A True “War Story” From the Courtroom
Being a good trial lawyer involves skill and experience, but sometimes a little luck helps, too!
My first jury trial as a young state prosecutor involved the armed robbery of a south Georgia convenience store. The store had been held up by a lone gunman at about 7:30 one evening. The store clerk and a customer had positively identified the defendant as the gunman. The customer had even gotten a good description of his vehicle, along with a partial tag number.
The defendant offered an alibi defense. He contended that he couldn’t have robbed the convenience store, because he was at home at the time of the robbery. He claimed that he and his family were all gathered around the television set, watching the old game show, “Name That Tune.” The defense attorney also put the defendant’s sister on the stand. She likewise testified that her brother had been at home, with the rest of the family, watching “Name That Tune.”

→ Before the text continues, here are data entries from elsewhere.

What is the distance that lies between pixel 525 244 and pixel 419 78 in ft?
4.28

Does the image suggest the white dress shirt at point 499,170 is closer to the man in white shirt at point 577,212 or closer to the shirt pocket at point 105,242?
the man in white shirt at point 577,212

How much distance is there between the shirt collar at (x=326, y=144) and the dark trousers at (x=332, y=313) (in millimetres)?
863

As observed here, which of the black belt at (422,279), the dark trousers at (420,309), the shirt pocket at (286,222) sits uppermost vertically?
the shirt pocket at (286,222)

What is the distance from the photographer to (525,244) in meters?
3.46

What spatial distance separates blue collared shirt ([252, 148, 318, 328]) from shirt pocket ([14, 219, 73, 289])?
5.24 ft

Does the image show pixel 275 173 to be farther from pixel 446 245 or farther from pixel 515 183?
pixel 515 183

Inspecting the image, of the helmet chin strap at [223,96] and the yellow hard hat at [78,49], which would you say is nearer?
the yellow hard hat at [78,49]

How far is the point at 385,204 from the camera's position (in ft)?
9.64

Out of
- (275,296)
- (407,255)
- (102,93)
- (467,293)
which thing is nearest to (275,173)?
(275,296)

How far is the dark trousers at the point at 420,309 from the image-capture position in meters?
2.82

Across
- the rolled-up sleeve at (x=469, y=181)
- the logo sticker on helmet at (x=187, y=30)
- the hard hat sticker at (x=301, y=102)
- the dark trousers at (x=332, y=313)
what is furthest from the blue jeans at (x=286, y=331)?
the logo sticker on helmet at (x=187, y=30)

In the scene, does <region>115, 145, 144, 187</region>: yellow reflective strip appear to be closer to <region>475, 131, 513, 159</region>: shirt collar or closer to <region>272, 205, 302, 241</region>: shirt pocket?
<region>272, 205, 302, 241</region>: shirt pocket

As a struggling young trial lawyer, I had no clue about how to cross-examine the defendant’s sister. Law school had clearly not prepared for this situation. I stood up and, as I approached the lectern, I still had no game plan for my cross-examination. Then the idea hit me. Throwing caution to the wind, I simply asked her, “Ma’am, you say that your brother was at home at 7:30, can you tell this jury whether he robbed the store BEFORE or AFTER “Name That Tune?” Incredibly, before she could think it through, the defendant’s sister stupidly blurted out, “Before!” I was shocked. The defense lawyer was shocked. Everyone in the courtroom was shocked. Then the laughter began. First, it was just a few scattered giggles. But then it spread, like butter on a hot biscuit. Soon, everyone in the courtroom, including the jurors, was laughing! Everyone laughed, that is, except the defendant and his attorney! The jury promptly “named the defendant’s tune” in one note, with a guilty verdict! I won my case! I was so happy that I could have jumped a stump backwards!
I learned from this case that God looks after not only drunks and fools. God also looks after inexperienced trial lawyers! But if I try cases until I am one hundred years old, I will never again be this lucky in cross-examining an alibi witness!